• EXERCISE AIM: Copy all of the material below exactly.

***** DATA PROVIDED

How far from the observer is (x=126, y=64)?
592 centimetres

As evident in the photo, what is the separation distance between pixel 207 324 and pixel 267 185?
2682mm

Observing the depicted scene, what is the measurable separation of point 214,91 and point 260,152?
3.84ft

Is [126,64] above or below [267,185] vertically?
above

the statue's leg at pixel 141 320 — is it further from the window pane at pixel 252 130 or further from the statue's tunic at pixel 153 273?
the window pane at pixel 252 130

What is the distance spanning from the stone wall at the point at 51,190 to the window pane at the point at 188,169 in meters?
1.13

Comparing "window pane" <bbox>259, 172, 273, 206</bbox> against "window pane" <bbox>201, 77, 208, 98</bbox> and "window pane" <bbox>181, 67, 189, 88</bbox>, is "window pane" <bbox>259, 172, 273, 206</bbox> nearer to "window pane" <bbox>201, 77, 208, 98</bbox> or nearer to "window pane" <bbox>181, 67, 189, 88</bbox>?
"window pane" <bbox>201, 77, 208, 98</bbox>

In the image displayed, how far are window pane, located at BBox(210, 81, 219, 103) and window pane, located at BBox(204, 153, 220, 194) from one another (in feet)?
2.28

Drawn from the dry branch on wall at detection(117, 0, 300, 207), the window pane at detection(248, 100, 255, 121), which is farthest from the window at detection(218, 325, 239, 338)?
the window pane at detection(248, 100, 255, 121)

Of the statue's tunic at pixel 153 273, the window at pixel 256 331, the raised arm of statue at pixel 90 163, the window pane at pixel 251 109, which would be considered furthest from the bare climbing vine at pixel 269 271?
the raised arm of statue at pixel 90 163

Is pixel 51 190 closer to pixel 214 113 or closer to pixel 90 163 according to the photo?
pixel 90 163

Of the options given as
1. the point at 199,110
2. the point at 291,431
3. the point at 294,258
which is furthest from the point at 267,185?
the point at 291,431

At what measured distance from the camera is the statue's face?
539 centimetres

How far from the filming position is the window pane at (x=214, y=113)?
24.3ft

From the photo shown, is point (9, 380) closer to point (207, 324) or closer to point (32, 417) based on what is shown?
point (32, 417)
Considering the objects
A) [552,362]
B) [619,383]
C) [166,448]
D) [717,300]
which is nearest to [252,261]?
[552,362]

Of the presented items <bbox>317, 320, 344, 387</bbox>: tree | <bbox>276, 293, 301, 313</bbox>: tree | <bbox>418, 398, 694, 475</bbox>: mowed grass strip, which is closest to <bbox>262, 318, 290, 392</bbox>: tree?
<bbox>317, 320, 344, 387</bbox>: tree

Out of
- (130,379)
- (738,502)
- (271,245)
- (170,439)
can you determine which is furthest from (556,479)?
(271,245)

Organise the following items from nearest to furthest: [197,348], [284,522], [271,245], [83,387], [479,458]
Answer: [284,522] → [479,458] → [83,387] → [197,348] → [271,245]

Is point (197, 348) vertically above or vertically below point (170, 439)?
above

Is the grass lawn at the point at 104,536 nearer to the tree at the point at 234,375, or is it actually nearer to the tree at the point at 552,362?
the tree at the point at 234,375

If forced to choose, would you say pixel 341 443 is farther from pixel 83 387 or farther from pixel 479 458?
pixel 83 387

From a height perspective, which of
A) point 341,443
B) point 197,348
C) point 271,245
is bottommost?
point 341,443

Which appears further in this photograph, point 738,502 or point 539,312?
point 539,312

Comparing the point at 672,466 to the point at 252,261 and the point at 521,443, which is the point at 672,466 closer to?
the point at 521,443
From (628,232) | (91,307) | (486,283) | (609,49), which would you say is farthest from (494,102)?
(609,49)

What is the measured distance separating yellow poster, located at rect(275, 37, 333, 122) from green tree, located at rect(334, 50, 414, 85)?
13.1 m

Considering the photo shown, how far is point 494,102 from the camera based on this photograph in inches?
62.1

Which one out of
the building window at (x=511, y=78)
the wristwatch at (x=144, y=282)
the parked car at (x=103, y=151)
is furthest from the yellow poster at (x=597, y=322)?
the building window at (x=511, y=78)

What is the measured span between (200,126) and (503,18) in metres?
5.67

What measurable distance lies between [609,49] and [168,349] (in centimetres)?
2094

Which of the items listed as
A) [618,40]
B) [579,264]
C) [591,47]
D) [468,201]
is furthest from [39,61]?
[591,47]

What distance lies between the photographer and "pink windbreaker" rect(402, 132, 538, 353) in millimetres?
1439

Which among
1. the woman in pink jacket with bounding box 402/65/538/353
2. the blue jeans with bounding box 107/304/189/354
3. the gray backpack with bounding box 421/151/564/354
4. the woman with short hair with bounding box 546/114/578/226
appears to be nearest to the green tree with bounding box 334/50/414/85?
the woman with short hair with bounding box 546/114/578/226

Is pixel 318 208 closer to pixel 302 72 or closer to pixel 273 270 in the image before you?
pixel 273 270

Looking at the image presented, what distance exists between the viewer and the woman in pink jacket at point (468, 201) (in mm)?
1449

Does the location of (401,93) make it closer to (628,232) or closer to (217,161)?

**********

• WORKED SOLUTION:
How far from the observer is (x=126, y=64)?
592 centimetres

As evident in the photo, what is the separation distance between pixel 207 324 and pixel 267 185?
2682mm

Observing the depicted scene, what is the measurable separation of point 214,91 and point 260,152?
3.84ft

Is [126,64] above or below [267,185] vertically?
above

the statue's leg at pixel 141 320 — is it further from the window pane at pixel 252 130 or further from the statue's tunic at pixel 153 273?
the window pane at pixel 252 130

What is the distance spanning from the stone wall at the point at 51,190 to the window pane at the point at 188,169 in meters?
1.13

Comparing "window pane" <bbox>259, 172, 273, 206</bbox> against "window pane" <bbox>201, 77, 208, 98</bbox> and "window pane" <bbox>181, 67, 189, 88</bbox>, is "window pane" <bbox>259, 172, 273, 206</bbox> nearer to "window pane" <bbox>201, 77, 208, 98</bbox> or nearer to "window pane" <bbox>181, 67, 189, 88</bbox>?
"window pane" <bbox>201, 77, 208, 98</bbox>

In the image displayed, how far are window pane, located at BBox(210, 81, 219, 103) and window pane, located at BBox(204, 153, 220, 194) from one another (in feet)?
2.28

Drawn from the dry branch on wall at detection(117, 0, 300, 207), the window pane at detection(248, 100, 255, 121), which is farthest from the window at detection(218, 325, 239, 338)?
the window pane at detection(248, 100, 255, 121)

Of the statue's tunic at pixel 153 273, the window at pixel 256 331, the raised arm of statue at pixel 90 163, the window pane at pixel 251 109, which would be considered furthest from the bare climbing vine at pixel 269 271?
the raised arm of statue at pixel 90 163

Is pixel 51 190 closer to pixel 214 113 or closer to pixel 90 163 according to the photo?
pixel 90 163

Of the options given as
1. the point at 199,110
2. the point at 291,431
3. the point at 294,258
which is furthest from the point at 267,185?
the point at 291,431

At what measured distance from the camera is the statue's face?
539 centimetres

How far from the filming position is the window pane at (x=214, y=113)?
24.3ft

From the photo shown, is point (9, 380) closer to point (207, 324) or closer to point (32, 417) based on what is shown?
point (32, 417)
Considering the objects
A) [552,362]
B) [619,383]
C) [166,448]
D) [717,300]
which is nearest to [252,261]?
[552,362]

Of the presented items <bbox>317, 320, 344, 387</bbox>: tree | <bbox>276, 293, 301, 313</bbox>: tree | <bbox>418, 398, 694, 475</bbox>: mowed grass strip, which is closest to <bbox>262, 318, 290, 392</bbox>: tree?
<bbox>317, 320, 344, 387</bbox>: tree

Out of
- (130,379)
- (738,502)
- (271,245)
- (170,439)
can you determine which is furthest from (556,479)?
(271,245)

Organise the following items from nearest to furthest: [197,348], [284,522], [271,245], [83,387], [479,458]
Answer: [284,522] → [479,458] → [83,387] → [197,348] → [271,245]

Is point (197, 348) vertically above or vertically below point (170, 439)?
above

Is the grass lawn at the point at 104,536 nearer to the tree at the point at 234,375, or is it actually nearer to the tree at the point at 552,362?
the tree at the point at 234,375

If forced to choose, would you say pixel 341 443 is farther from pixel 83 387 or farther from pixel 479 458?
pixel 83 387

From a height perspective, which of
A) point 341,443
B) point 197,348
C) point 271,245
is bottommost?
point 341,443

Which appears further in this photograph, point 738,502 or point 539,312?
point 539,312

Comparing the point at 672,466 to the point at 252,261 and the point at 521,443, which is the point at 672,466 closer to?
the point at 521,443
From (628,232) | (91,307) | (486,283) | (609,49), which would you say is farthest from (494,102)?
(609,49)

What is the measured distance separating yellow poster, located at rect(275, 37, 333, 122) from green tree, located at rect(334, 50, 414, 85)?
13.1 m

Considering the photo shown, how far is point 494,102 from the camera based on this photograph in inches?
62.1

Which one out of
the building window at (x=511, y=78)
the wristwatch at (x=144, y=282)
the parked car at (x=103, y=151)
is furthest from the yellow poster at (x=597, y=322)?
the building window at (x=511, y=78)

What is the measured span between (200,126) and (503,18) in metres?
5.67

What measurable distance lies between [609,49] and [168,349] (in centimetres)?
2094

Which of the items listed as
A) [618,40]
B) [579,264]
C) [591,47]
D) [468,201]
is furthest from [39,61]?
[591,47]

What distance lies between the photographer and "pink windbreaker" rect(402, 132, 538, 353) in millimetres?
1439

Which among
1. the woman in pink jacket with bounding box 402/65/538/353
2. the blue jeans with bounding box 107/304/189/354
3. the gray backpack with bounding box 421/151/564/354
4. the woman with short hair with bounding box 546/114/578/226
appears to be nearest to the green tree with bounding box 334/50/414/85?
the woman with short hair with bounding box 546/114/578/226

Is pixel 318 208 closer to pixel 302 72 or closer to pixel 273 270 in the image before you?
pixel 273 270

Looking at the image presented, what distance exists between the viewer and the woman in pink jacket at point (468, 201) (in mm)?
1449

Does the location of (401,93) make it closer to (628,232) or closer to (217,161)?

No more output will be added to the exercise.